FRIENDLY GESTURE, I insist. BUT, Reggie has also filmed me on his phone, then, through super clever editing, made something amusing or funny for his many instagram followers. Evidently the secrecy part is crucial. He may refer to me as “Erwhistle,” something like that, but when another surfer in a parking lot referred to me by that name, I did resist sharing the FRIENDLY GESTURE with him. “Yeah; friend of Reggie’s, huh?”

SO, without further commentary, here are some selections of REGGIE SMART ART:

OKAY, so, um, not sure who this is, or what story the images selected tells, but I am pretty sure it isn’t Reggie. One of the nicknames earned through a careful diet (ask him, I’m obviously on a different regimen- vitamins and Oreos) is Reggie Good-Abs. No offense to this guy. ALSO, remember Reggie’s original art is copyright protected.

I do plan on having new posts on Sundays. I do plan on having other artists represented. TWO WEEKS AGO I did the once-only thing of texting everyone on my smart phone’s contact list with a message about TIM NOLAN’S artwork. It worked pretty well, hit-wise. LAST WEEK I featured NAM SIU. I have received a lot of text feedback. One recent one was, “DIGGING THE NEW ART.” I texted back, “What about the old (like, mine) art?” No response. YET.

NOW, I WILL ALMOST DEFINITELY add some of my art, as well as some recent outtakes from “SWAMIS” sometime this week. OKAY, Wednesday; let’s shoot for that. I am posting this one early, and remember, you can just scroll down… down, down, old art.

OH, AND if you see Reggie and can’t help but give him a FRIENDLY GESTURE, you might expect a response like, “Oh, you saw my stuff on Erwhistle’s site, huh?”

Nam Siu for You… and more

It’s EASTER SUNDAY and I did not get up before dawn.

Maybe my one-time-only self-promoting text attack last Sunday worked a bit better than I thought. I sent word to every person on my smart phone about some artworks by TIM NOLAN, and, I think, I might have made reference to planning on posting content on Sundays. I DIDN’T MEAN, like, early.

OR maybe the unusually high number of looks is because I’m posting some art work by Olympic Peninsula STYLIST (I considered some other apt descriptors- ripper, reef diver, skatepark regular…still thinking…) NAM SIU.

SO, OKAY, I’ll just…

NAM SIU did send me three photos of him surfing. I selected this one because of the lighting. Mainly. Or the styling.

### Set task
Rewrite the blog post from "NOW, I WILL" up to and including "MEAN, like, early.", putting "Thursday" wherever "Wednesday" appears.

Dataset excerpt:
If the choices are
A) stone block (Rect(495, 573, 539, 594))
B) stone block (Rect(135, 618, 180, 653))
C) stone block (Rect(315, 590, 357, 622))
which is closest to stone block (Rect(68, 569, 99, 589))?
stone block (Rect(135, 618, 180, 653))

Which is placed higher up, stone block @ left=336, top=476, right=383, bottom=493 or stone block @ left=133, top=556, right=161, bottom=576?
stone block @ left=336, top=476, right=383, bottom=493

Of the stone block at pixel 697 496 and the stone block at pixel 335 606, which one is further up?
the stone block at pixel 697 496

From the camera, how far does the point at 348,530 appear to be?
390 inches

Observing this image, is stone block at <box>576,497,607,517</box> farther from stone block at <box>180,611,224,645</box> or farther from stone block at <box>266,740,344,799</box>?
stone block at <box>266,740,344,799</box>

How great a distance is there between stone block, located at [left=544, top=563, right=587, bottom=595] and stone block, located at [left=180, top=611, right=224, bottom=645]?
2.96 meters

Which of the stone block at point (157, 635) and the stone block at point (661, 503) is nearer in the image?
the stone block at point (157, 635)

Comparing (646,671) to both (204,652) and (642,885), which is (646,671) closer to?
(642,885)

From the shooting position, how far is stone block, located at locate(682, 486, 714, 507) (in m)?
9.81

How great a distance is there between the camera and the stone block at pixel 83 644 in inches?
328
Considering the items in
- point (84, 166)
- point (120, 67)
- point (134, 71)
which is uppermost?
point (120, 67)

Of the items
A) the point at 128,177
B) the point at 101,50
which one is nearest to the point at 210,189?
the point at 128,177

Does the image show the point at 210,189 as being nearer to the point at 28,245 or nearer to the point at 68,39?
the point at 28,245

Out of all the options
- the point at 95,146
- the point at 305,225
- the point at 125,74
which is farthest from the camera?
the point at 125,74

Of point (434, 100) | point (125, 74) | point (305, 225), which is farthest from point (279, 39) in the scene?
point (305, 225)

### Solved problem
NOW, I WILL ALMOST DEFINITELY add some of my art, as well as some recent outtakes from “SWAMIS” sometime this week. OKAY, Thursday; let’s shoot for that. I am posting this one early, and remember, you can just scroll down… down, down, old art.

OH, AND if you see Reggie and can’t help but give him a FRIENDLY GESTURE, you might expect a response like, “Oh, you saw my stuff on Erwhistle’s site, huh?”

Nam Siu for You… and more

It’s EASTER SUNDAY and I did not get up before dawn.

Maybe my one-time-only self-promoting text attack last Sunday worked a bit better than I thought. I sent word to every person on my smart phone about some artworks by TIM NOLAN, and, I think, I might have made reference to planning on posting content on Sundays. I DIDN’T MEAN, like, early.